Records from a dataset
───
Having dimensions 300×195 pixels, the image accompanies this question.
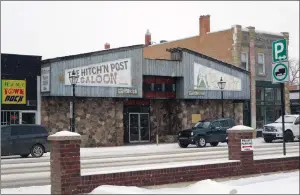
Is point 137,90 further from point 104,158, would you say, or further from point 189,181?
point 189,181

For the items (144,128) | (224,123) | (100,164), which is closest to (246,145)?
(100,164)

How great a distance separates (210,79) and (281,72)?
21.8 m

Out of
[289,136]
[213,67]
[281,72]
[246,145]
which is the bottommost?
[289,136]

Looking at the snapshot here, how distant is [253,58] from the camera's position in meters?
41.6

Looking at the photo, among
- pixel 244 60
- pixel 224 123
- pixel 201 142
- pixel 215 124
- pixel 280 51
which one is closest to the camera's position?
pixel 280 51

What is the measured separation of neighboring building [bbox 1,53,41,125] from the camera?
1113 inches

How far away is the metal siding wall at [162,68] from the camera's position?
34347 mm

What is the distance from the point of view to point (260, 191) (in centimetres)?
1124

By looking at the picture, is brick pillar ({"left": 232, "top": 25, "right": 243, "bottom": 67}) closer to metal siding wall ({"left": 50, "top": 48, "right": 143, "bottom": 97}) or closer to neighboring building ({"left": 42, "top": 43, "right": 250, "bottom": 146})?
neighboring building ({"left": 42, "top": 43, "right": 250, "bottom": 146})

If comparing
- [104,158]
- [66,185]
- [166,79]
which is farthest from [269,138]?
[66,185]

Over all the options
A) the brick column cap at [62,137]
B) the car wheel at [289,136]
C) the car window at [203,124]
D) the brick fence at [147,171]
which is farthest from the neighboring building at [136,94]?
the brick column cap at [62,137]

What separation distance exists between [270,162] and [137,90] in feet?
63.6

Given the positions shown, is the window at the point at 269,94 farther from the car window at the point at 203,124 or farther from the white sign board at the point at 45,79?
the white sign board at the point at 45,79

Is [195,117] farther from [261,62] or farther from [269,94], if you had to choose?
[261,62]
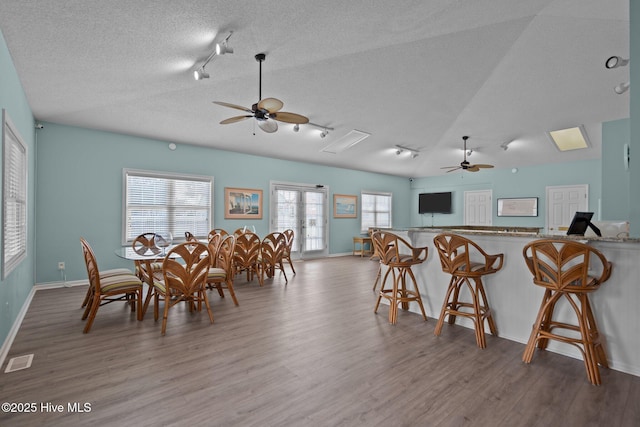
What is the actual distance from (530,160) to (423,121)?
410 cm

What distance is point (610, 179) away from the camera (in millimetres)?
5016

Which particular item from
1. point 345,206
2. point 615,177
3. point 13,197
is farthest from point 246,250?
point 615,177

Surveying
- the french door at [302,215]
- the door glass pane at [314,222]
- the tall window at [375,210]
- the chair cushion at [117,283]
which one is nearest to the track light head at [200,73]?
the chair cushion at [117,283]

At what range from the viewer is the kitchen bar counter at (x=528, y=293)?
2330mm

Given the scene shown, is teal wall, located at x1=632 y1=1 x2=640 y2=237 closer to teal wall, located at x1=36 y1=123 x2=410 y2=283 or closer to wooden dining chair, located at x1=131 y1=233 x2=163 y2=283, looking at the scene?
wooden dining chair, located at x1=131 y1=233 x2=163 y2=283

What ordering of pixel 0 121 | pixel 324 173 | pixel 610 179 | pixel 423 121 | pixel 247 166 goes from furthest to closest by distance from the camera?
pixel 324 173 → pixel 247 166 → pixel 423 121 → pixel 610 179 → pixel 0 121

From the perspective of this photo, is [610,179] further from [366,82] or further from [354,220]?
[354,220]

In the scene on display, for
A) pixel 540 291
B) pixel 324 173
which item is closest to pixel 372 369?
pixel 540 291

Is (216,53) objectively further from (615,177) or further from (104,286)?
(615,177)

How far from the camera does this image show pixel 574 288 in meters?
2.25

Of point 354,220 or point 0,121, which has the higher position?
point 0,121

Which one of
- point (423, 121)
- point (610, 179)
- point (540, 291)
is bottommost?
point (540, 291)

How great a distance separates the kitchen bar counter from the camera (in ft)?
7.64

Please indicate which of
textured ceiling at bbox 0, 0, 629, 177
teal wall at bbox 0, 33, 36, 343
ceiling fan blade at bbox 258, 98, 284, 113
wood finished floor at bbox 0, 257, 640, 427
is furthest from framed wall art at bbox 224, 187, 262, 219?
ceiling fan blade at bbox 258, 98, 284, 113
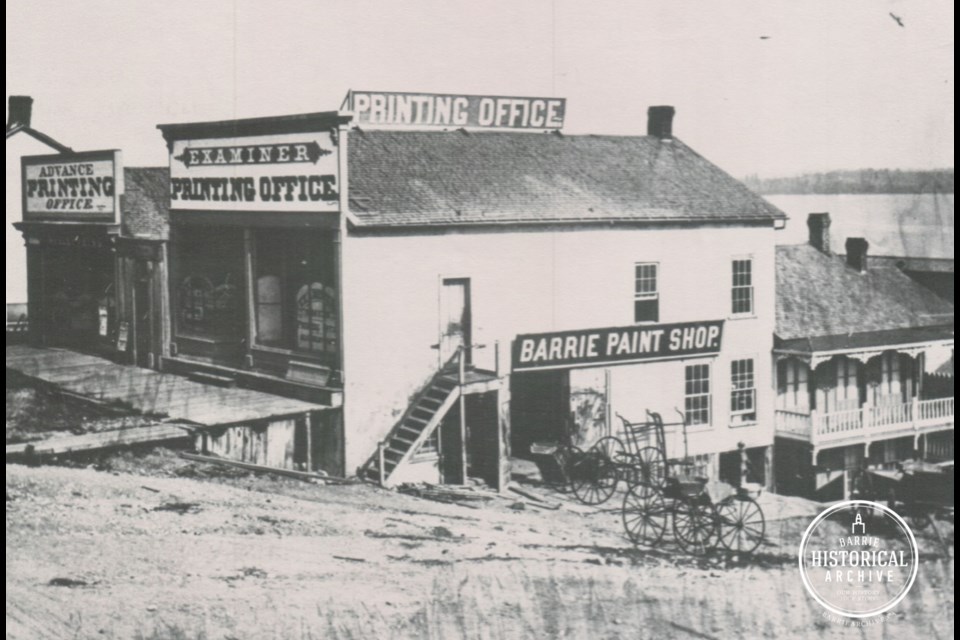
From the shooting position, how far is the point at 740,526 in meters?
───
Stated task | Print the whole listing above once more, word for word, without its pictures.

Reply to the task |
Having dimensions 300×195 pixels, the image accompanies this question.
Is point 137,90 further from point 104,158, would you say, or further from point 189,181?
point 189,181

For the items (144,128) | (224,123) | (100,164), which is closest to (246,145)?
(100,164)

How great a distance separates (210,79) and (281,72)?
21.8 m

Out of
[289,136]
[213,67]
[281,72]
[246,145]
which is the bottommost?
[289,136]

Looking at the snapshot here, how distant is [253,58] from the camera's position in meters?
41.6

Looking at the photo, among
- pixel 244 60
- pixel 224 123
- pixel 201 142
- pixel 215 124
- pixel 280 51
which one is closest to the camera's position?
pixel 280 51

What is the measured separation of neighboring building [bbox 1,53,41,125] from the camera?
1113 inches

How far away is the metal siding wall at [162,68] from the camera's position?
34347 mm

What is the distance from the point of view to point (260, 191) (in centimetres)?
1124

By looking at the picture, is brick pillar ({"left": 232, "top": 25, "right": 243, "bottom": 67}) closer to metal siding wall ({"left": 50, "top": 48, "right": 143, "bottom": 97}) or closer to neighboring building ({"left": 42, "top": 43, "right": 250, "bottom": 146})?
neighboring building ({"left": 42, "top": 43, "right": 250, "bottom": 146})

If comparing
- [104,158]
- [66,185]
- [166,79]
which is farthest from [269,138]?
[66,185]

Over all the options
A) the brick column cap at [62,137]
B) the car wheel at [289,136]
C) the car window at [203,124]
D) the brick fence at [147,171]
which is farthest from the neighboring building at [136,94]?
the brick column cap at [62,137]

What separation distance exists between [270,162] and [137,90] in feet?
63.6

Given the positions shown, is the window at the point at 269,94 farther from the car window at the point at 203,124 or farther from the white sign board at the point at 45,79?
the white sign board at the point at 45,79

Is [195,117] farther from [261,62] or farther from [269,94], if you had to choose?
[261,62]
What is the actual distance from (530,160) to (423,121)?
410 cm

What distance is point (610, 179) away from the camera (in millimetres)?
5016

Which particular item from
1. point 345,206
2. point 615,177
3. point 13,197
is farthest from point 246,250?
point 615,177

Surveying
- the french door at [302,215]
- the door glass pane at [314,222]
- the tall window at [375,210]
- the chair cushion at [117,283]
which one is nearest to the track light head at [200,73]?
the chair cushion at [117,283]

At what range from the viewer is the kitchen bar counter at (x=528, y=293)?
2330mm

Given the scene shown, is teal wall, located at x1=632 y1=1 x2=640 y2=237 closer to teal wall, located at x1=36 y1=123 x2=410 y2=283 or closer to wooden dining chair, located at x1=131 y1=233 x2=163 y2=283, looking at the scene?
wooden dining chair, located at x1=131 y1=233 x2=163 y2=283

What ordering of pixel 0 121 | pixel 324 173 | pixel 610 179 | pixel 423 121 | pixel 247 166 goes from furthest to closest by distance from the camera?
pixel 324 173 → pixel 247 166 → pixel 423 121 → pixel 610 179 → pixel 0 121

From the perspective of this photo, is [610,179] further from [366,82] or further from [354,220]?
[354,220]

In the scene on display, for
A) pixel 540 291
B) pixel 324 173
which item is closest to pixel 372 369?
pixel 540 291

Is (216,53) objectively further from (615,177) or further from (104,286)?
(615,177)

How far from the camera does this image show pixel 574 288 in meters?
2.25

Of point 354,220 or point 0,121, which has the higher position?
point 0,121

Which one of
- point (423, 121)
- point (610, 179)
- point (540, 291)
is bottommost?
point (540, 291)

How great a distance separates the kitchen bar counter from the camera (in ft)?
7.64

Please indicate which of
textured ceiling at bbox 0, 0, 629, 177
teal wall at bbox 0, 33, 36, 343
ceiling fan blade at bbox 258, 98, 284, 113
wood finished floor at bbox 0, 257, 640, 427
is furthest from framed wall art at bbox 224, 187, 262, 219?
ceiling fan blade at bbox 258, 98, 284, 113
From the shooting position, how far is the point at 740,526 in meters?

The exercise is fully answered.